Nicholaus Hendrik Jeremy, Cristian Prasetyo, and Derwin Suhartono
Computer Science Department, School of Computer Science, Bina Nusantara University, Jakarta, 11480, Indonesia
Correspondence to:Derwin Suhartono (dsuhartono@binus.edu)
This is an Open Access article distributed under the terms of the Creative Commons Attribution Non-Commercial License (http://creativecommons.org/licenses/by-nc/3.0/) which permits unrestricted noncommercial use, distribution, and reproduction in any medium, provided the original work is properly cited.

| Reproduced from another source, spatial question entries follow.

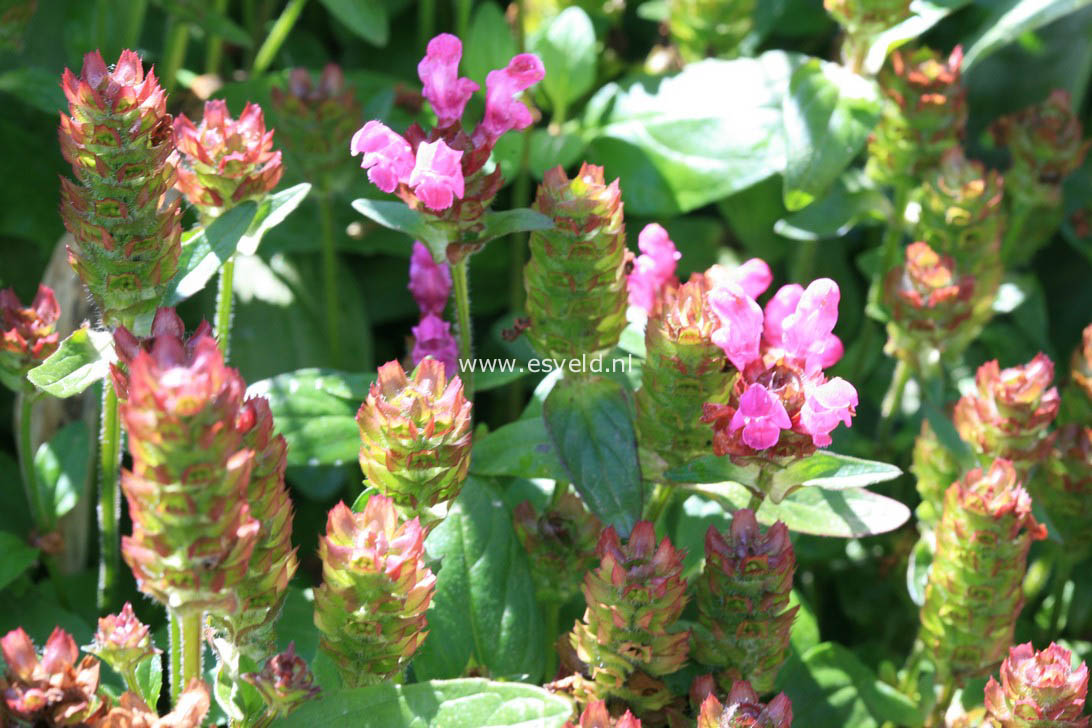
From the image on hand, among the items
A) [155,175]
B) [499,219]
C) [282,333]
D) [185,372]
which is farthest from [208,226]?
[282,333]

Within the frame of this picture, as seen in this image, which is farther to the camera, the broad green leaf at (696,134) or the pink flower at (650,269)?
the broad green leaf at (696,134)

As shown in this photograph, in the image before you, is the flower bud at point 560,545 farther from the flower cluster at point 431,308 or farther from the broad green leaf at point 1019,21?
the broad green leaf at point 1019,21

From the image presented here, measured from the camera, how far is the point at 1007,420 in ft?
3.96

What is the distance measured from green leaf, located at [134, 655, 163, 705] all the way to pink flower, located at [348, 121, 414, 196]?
17.1 inches

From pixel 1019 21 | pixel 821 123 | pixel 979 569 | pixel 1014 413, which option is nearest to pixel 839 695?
pixel 979 569

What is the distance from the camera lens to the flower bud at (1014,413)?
→ 120cm

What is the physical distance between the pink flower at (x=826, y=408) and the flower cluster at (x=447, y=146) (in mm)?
337

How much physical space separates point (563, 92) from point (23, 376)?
82cm

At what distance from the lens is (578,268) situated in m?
1.06

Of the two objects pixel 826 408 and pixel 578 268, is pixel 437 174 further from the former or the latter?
pixel 826 408

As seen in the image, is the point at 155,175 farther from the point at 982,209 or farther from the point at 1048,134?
the point at 1048,134

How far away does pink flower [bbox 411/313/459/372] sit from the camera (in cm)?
126

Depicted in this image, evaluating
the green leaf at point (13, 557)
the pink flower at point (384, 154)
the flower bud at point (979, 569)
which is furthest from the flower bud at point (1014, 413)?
the green leaf at point (13, 557)

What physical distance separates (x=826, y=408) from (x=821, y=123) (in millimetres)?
573
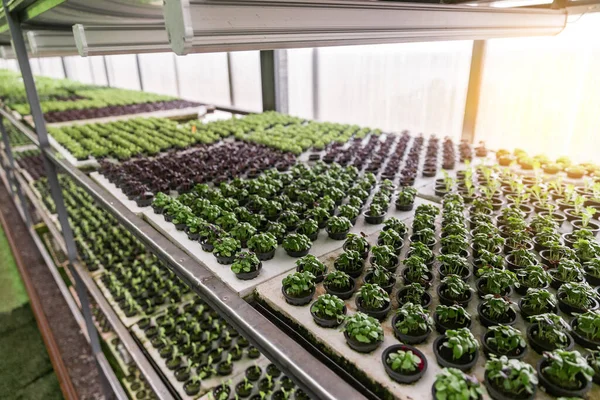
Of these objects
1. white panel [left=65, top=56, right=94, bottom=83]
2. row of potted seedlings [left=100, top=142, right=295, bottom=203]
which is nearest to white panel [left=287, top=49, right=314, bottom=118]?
row of potted seedlings [left=100, top=142, right=295, bottom=203]

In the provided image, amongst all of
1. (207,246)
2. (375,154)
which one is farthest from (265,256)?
(375,154)

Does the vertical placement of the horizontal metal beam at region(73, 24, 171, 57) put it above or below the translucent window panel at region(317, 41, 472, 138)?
above

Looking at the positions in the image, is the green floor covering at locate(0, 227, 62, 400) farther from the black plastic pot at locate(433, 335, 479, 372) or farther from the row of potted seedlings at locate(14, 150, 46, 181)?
the black plastic pot at locate(433, 335, 479, 372)

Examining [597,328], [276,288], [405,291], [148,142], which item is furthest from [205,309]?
[597,328]

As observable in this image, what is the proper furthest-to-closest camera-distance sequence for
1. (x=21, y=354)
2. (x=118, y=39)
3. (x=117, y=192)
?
(x=21, y=354) → (x=117, y=192) → (x=118, y=39)

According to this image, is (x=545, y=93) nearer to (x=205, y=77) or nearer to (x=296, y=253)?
(x=296, y=253)

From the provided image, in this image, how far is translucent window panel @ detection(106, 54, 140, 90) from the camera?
1420 centimetres

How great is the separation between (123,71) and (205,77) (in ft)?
24.4

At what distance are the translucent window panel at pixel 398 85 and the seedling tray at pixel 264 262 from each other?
3.06 metres

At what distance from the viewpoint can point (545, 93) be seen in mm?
4324

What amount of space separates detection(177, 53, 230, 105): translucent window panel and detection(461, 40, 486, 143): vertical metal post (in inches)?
220

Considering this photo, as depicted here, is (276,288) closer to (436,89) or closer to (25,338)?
(25,338)

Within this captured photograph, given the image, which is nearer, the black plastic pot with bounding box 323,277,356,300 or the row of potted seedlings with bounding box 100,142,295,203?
the black plastic pot with bounding box 323,277,356,300

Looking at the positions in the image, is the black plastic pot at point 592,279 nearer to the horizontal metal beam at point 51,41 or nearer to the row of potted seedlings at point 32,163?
the horizontal metal beam at point 51,41
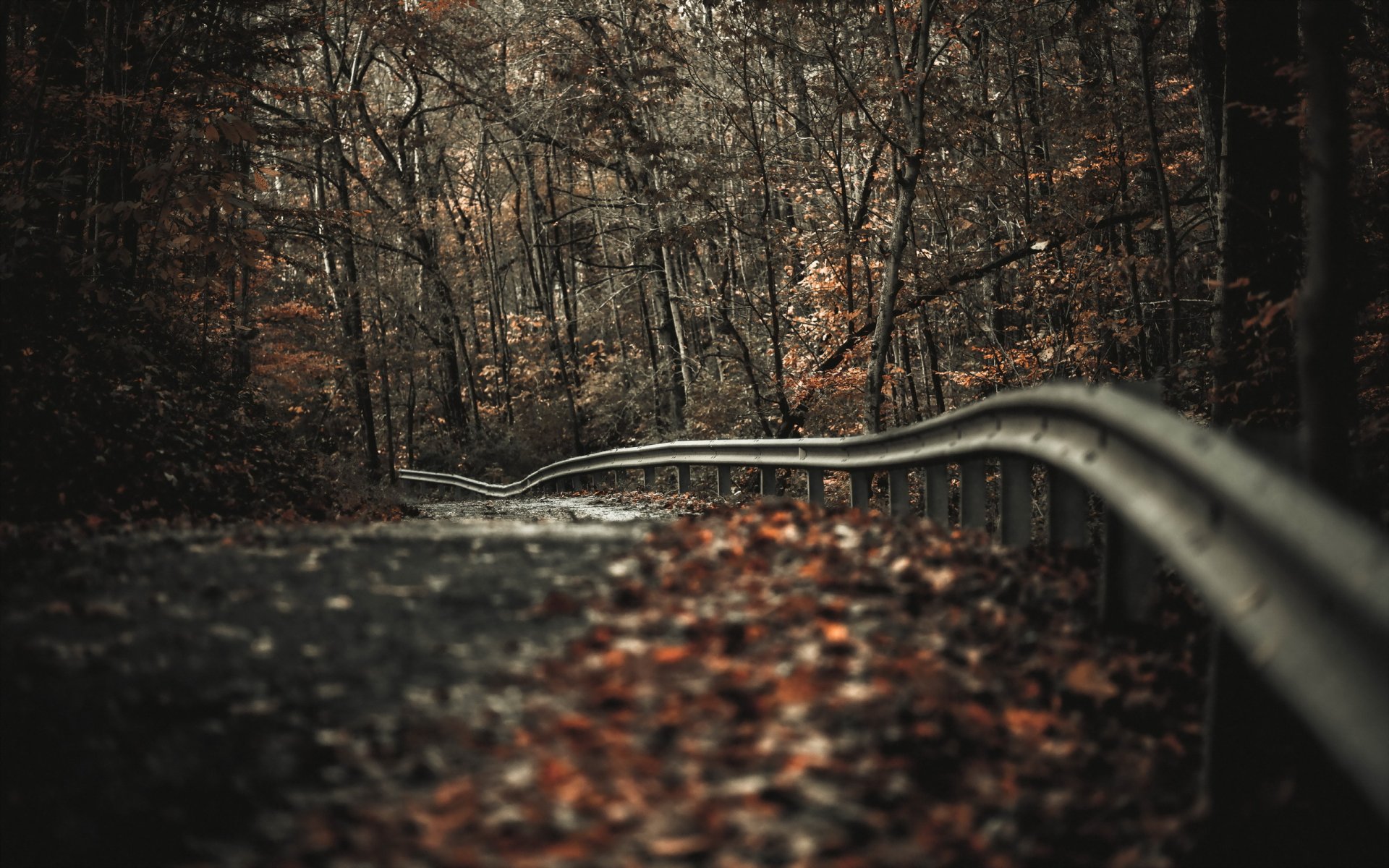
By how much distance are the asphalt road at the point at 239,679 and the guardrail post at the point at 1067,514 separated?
2.26 meters

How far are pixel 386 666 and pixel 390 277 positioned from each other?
36.7m

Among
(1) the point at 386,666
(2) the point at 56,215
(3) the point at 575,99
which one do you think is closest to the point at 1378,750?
(1) the point at 386,666

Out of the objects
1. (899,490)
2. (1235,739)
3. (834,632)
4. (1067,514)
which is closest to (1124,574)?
(1067,514)

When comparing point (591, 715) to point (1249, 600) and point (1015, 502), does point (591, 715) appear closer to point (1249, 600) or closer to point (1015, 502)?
point (1249, 600)

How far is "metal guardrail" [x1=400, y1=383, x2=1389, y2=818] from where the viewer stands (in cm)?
202

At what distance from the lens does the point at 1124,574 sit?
4.27 m

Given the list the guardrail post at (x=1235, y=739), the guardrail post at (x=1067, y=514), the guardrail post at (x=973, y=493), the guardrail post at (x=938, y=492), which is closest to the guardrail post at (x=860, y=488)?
the guardrail post at (x=938, y=492)

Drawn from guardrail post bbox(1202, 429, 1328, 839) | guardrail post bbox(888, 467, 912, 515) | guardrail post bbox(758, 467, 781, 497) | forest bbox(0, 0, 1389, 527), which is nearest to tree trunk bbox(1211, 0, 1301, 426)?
forest bbox(0, 0, 1389, 527)

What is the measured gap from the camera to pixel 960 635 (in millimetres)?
4055

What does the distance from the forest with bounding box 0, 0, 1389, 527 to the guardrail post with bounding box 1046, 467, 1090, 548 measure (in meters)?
1.07

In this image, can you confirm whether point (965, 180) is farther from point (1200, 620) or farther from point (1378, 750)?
point (1378, 750)

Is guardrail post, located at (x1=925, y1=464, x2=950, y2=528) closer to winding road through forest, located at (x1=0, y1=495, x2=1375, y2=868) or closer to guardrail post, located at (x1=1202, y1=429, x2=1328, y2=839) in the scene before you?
winding road through forest, located at (x1=0, y1=495, x2=1375, y2=868)

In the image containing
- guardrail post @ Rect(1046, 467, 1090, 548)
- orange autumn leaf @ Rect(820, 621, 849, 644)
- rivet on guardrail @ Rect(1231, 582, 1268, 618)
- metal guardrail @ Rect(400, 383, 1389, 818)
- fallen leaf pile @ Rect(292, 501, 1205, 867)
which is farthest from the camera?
guardrail post @ Rect(1046, 467, 1090, 548)

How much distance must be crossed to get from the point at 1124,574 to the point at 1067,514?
106 centimetres
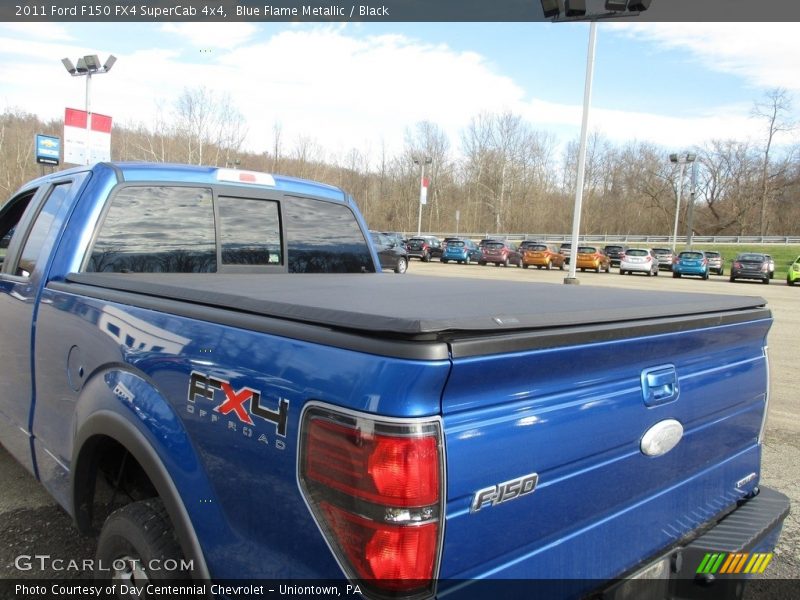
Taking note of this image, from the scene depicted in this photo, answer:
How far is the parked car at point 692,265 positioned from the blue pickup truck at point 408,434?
1419 inches

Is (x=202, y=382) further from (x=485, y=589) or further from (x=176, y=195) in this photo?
(x=176, y=195)

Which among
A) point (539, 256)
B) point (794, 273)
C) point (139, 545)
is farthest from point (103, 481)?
point (539, 256)

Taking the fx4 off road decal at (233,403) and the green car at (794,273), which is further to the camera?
the green car at (794,273)

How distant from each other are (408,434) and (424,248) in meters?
39.9

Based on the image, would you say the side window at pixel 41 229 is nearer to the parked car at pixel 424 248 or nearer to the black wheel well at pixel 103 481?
the black wheel well at pixel 103 481

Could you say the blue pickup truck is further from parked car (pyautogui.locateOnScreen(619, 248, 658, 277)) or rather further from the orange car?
the orange car

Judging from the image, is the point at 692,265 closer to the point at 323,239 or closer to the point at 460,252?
the point at 460,252

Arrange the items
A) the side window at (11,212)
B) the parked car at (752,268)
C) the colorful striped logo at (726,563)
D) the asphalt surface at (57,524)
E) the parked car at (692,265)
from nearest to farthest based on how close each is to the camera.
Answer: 1. the colorful striped logo at (726,563)
2. the asphalt surface at (57,524)
3. the side window at (11,212)
4. the parked car at (752,268)
5. the parked car at (692,265)

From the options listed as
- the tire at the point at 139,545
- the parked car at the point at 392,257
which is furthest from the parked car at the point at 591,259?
the tire at the point at 139,545

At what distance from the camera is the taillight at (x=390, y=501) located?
50.2 inches

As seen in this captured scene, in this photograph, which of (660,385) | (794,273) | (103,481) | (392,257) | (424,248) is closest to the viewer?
(660,385)

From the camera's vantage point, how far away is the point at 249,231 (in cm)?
372

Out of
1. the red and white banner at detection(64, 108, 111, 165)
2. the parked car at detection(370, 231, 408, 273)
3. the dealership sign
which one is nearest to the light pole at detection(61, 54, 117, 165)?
the red and white banner at detection(64, 108, 111, 165)

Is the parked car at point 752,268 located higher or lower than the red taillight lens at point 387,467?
higher
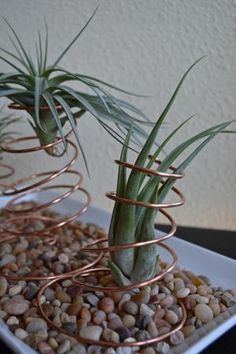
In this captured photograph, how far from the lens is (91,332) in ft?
1.20

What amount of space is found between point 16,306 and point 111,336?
4.3 inches

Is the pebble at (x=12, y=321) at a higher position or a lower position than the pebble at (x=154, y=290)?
lower

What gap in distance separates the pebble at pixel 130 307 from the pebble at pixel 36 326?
3.2 inches

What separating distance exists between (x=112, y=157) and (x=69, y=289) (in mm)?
374

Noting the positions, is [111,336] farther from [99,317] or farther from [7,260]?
[7,260]

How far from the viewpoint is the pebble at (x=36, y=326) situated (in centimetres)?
37

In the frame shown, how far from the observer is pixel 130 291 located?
426 millimetres

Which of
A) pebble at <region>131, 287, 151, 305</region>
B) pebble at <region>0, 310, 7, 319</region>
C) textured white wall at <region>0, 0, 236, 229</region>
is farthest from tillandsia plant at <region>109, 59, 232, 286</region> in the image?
textured white wall at <region>0, 0, 236, 229</region>

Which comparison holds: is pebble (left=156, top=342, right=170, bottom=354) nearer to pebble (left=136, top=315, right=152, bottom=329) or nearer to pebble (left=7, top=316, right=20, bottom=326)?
pebble (left=136, top=315, right=152, bottom=329)

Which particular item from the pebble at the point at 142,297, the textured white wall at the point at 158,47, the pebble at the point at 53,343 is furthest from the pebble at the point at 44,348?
the textured white wall at the point at 158,47

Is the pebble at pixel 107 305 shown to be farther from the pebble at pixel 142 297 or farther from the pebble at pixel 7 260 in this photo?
the pebble at pixel 7 260

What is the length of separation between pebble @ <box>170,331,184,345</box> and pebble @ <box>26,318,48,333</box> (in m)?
0.12

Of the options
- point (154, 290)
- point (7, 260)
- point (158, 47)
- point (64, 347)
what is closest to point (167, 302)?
point (154, 290)

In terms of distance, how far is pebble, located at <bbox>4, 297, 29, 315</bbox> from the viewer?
0.40 metres
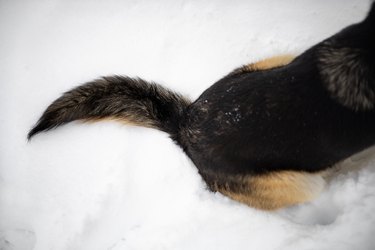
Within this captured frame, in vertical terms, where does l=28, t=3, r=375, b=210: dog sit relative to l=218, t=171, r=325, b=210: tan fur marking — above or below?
above

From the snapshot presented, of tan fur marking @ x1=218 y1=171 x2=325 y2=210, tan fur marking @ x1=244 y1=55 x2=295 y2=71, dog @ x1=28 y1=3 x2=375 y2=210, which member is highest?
tan fur marking @ x1=244 y1=55 x2=295 y2=71

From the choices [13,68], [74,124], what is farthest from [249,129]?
[13,68]

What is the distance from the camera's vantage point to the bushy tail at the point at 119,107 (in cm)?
280

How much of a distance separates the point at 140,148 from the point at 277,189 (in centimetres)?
145

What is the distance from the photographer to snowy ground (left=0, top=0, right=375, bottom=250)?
2848 millimetres

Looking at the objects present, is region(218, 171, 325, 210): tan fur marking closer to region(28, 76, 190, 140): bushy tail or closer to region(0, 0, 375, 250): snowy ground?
region(0, 0, 375, 250): snowy ground

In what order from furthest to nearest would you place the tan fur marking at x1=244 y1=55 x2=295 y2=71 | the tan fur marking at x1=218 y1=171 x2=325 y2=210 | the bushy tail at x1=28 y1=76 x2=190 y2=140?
the tan fur marking at x1=244 y1=55 x2=295 y2=71
the bushy tail at x1=28 y1=76 x2=190 y2=140
the tan fur marking at x1=218 y1=171 x2=325 y2=210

Social media allows the user to convey their actual self and share their life experiences through numerous ways. This behavior in turn reflects the user’s personality. In this paper, we experiment to automatically predict user’s personality based on Big Five Personality Trait on Twitter. Our focus is towards Indonesian user. Not only word n-gram, Twitter metadata is also used in a certain combination to determine the feature that will be used to predict the personality. Our research also attempts to find optimum setting based on the number of n-gram, classifier, and twitter metadata. Our experiment yields 0.7482 at most on F-Measure. We conclude that among all scenario, twitter metadata is the least impactful feature, while word n-gram impacts the most.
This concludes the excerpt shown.